Convert the lines of the records from the one containing "Is gutter detection(9, 90, 40, 259), as" through the one containing "be lined up" into a JSON list of strings, one string per line, skipping blank lines.

*** Task data ***

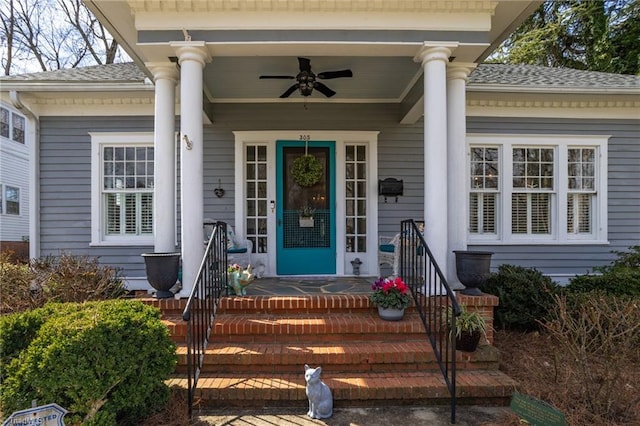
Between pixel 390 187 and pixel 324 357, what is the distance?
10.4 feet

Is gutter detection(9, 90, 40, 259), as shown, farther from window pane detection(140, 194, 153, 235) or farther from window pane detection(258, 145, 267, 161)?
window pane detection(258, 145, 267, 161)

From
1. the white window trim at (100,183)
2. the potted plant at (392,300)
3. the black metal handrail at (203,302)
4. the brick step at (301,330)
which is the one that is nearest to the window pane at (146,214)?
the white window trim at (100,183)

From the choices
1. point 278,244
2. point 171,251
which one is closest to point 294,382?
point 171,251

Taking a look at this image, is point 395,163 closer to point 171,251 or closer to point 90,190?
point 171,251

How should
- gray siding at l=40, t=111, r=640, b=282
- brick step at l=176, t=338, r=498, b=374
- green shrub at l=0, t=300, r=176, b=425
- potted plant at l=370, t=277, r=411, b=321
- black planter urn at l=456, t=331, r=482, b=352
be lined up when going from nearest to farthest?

***
*** Task data ***

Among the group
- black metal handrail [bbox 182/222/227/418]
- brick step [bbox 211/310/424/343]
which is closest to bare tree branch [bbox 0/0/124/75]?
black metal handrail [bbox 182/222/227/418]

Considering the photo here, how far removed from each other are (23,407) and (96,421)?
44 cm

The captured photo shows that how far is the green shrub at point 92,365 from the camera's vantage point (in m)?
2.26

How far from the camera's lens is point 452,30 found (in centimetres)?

***

**Result of this exercise:**
[
  "Is gutter detection(9, 90, 40, 259), as shown, farther from window pane detection(140, 194, 153, 235) or farther from window pane detection(258, 145, 267, 161)?",
  "window pane detection(258, 145, 267, 161)",
  "From",
  "1. the white window trim at (100,183)",
  "2. the potted plant at (392,300)",
  "3. the black metal handrail at (203,302)",
  "4. the brick step at (301,330)",
  "which is the one that is nearest to the window pane at (146,214)?",
  "the white window trim at (100,183)",
  "From the choices",
  "1. point 278,244",
  "2. point 171,251",
  "which one is closest to point 294,382?",
  "point 171,251",
  "Taking a look at this image, is point 395,163 closer to point 171,251 or closer to point 90,190?",
  "point 171,251",
  "How should",
  "- gray siding at l=40, t=111, r=640, b=282",
  "- brick step at l=176, t=338, r=498, b=374",
  "- green shrub at l=0, t=300, r=176, b=425",
  "- potted plant at l=370, t=277, r=411, b=321",
  "- black planter urn at l=456, t=331, r=482, b=352",
  "be lined up when going from nearest to farthest?"
]